16 de março de 1870.

A cada dia que passa, sinto como se estivesse vivendo duas vidas. Durante as horas em casa, sou a Catarina que meus pais moldaram: educada, submissa e pronta para cumprir as expectativas impostas a mim. Mas nos momentos que compartilho com Joaquim, ainda que breves e roubados, sou alguém que estou começando a descobrir: uma jovem que deseja escolher seu próprio caminho.

Hoje, durante a aula de matemática, Joaquim e eu trocamos olhares rápidos. Ele estava sentado algumas fileiras atrás de mim, mas sua presença parecia preencher a sala inteira. Quando o professor virou-se para escrever no quadro, um pequeno pedaço de papel caiu no meu caderno:

Encontro no armazém abandonado, ao pôr do sol. Preciso falar com você. – J.

Meu coração saltou no peito. O armazém ficava na estrada principal que levava à vila, mas há anos estava vazio. Era um lugar seguro para conversarmos, longe dos olhos vigilantes de qualquer curioso.

O dia passou em um borrão. A voz do professor, os cochichos dos colegas, tudo parecia distante. Minha mente estava no bilhete e no que Joaquim poderia querer me dizer.

Quando o sino anunciou o fim das aulas, voltei para casa o mais rápido possível, inventando uma desculpa para não ajudar minha mãe com os preparativos do jantar. O relógio parecia se arrastar até que, finalmente, o sol começou a se esconder no horizonte.

Saí pela porta dos fundos, o coração acelerado. O armazém era escuro e cheirava a madeira envelhecida e poeira. A luz que entrava pelas frestas nas paredes criava padrões no chão, como se o espaço inteiro estivesse coberto de linhas entrelaçadas.

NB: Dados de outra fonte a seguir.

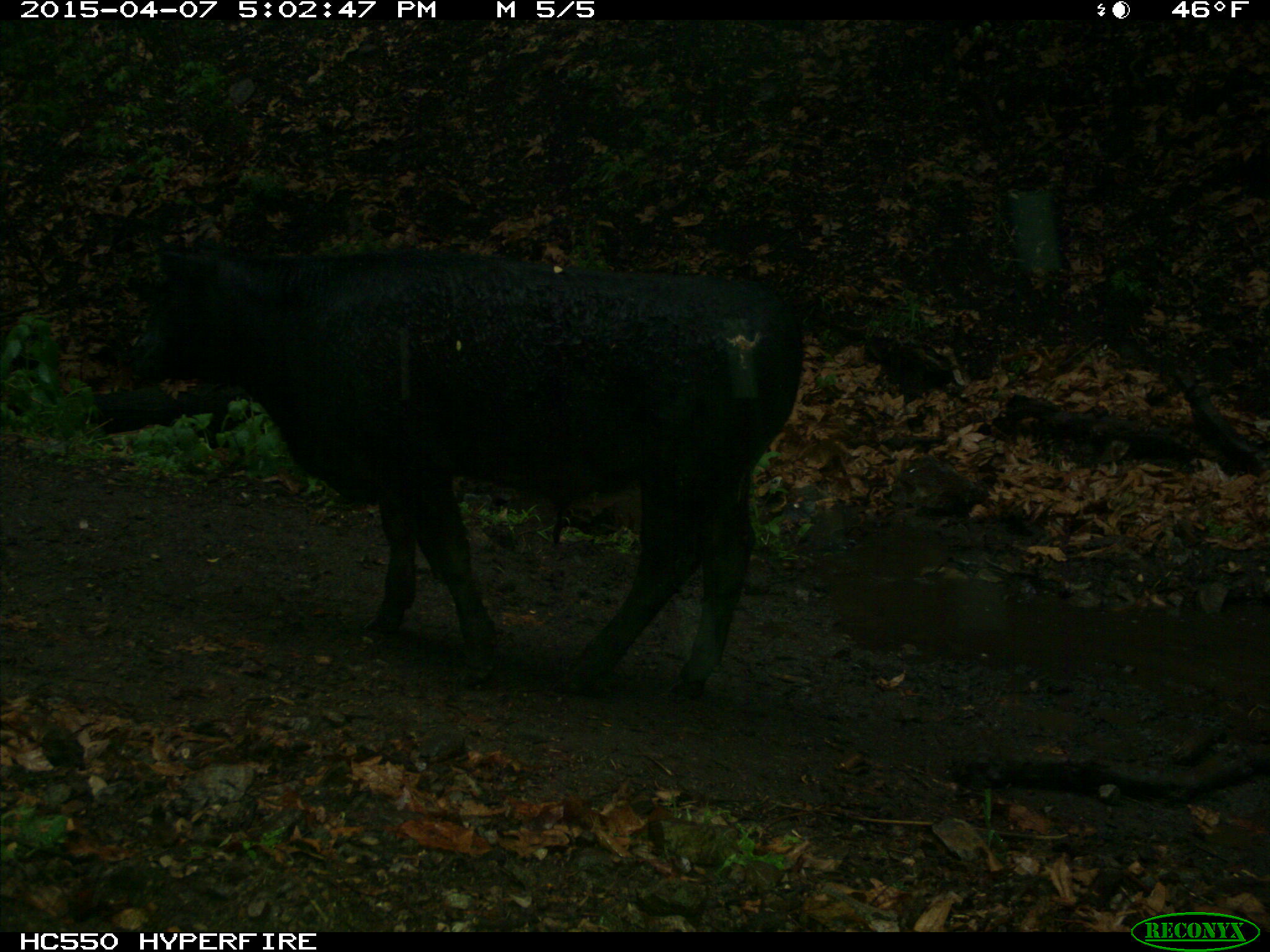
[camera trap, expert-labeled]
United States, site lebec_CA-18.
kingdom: Animalia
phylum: Chordata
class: Mammalia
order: Artiodactyla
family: Bovidae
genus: Bos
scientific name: Bos taurus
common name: domestic cow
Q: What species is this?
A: Bos taurus (domestic cow).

Joaquim já estava lá, esperando. Ele parecia mais sério do que de costume, os ombros tensos, como se carregasse um peso invisível.

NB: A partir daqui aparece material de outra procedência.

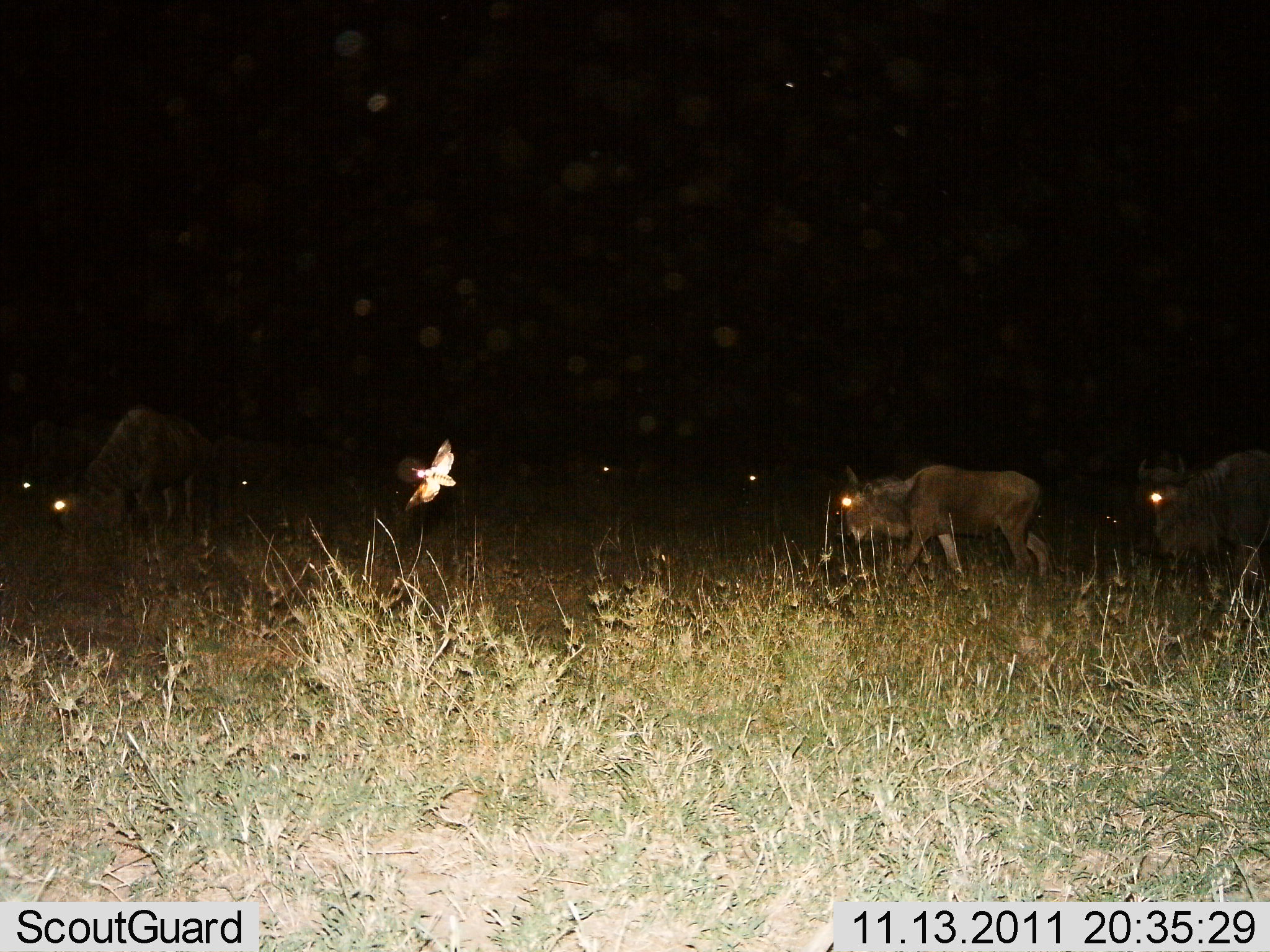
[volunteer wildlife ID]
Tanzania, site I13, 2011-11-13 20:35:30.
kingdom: Animalia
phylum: Chordata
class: Mammalia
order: Artiodactyla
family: Bovidae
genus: Connochaetes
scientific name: Connochaetes taurinus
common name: blue wildebeest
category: wildebeest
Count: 4.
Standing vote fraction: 32%.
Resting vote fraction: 0%.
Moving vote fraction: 84%.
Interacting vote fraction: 0%.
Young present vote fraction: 0%.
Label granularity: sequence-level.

– O que houve? – perguntei, aproximando-me.

Ele hesitou por um instante antes de responder.

– Meu pai recebeu uma proposta de trabalho em uma fazenda a várias léguas daqui. Se ele aceitar, teremos que nos mudar.

As palavras dele caíram como pedras sobre meu peito. A ideia de perder Joaquim, de não tê-lo mais por perto, era insuportável.

– Não pode ir – sussurrei, a voz trêmula.

– Eu não quero ir – ele respondeu, segurando minhas mãos. – Mas meu pai está decidido. Ele diz que é uma oportunidade que não podemos recusar.

Ficamos em silêncio por um momento, as palavras presas em nossas gargantas. Então, Joaquim quebrou o silêncio.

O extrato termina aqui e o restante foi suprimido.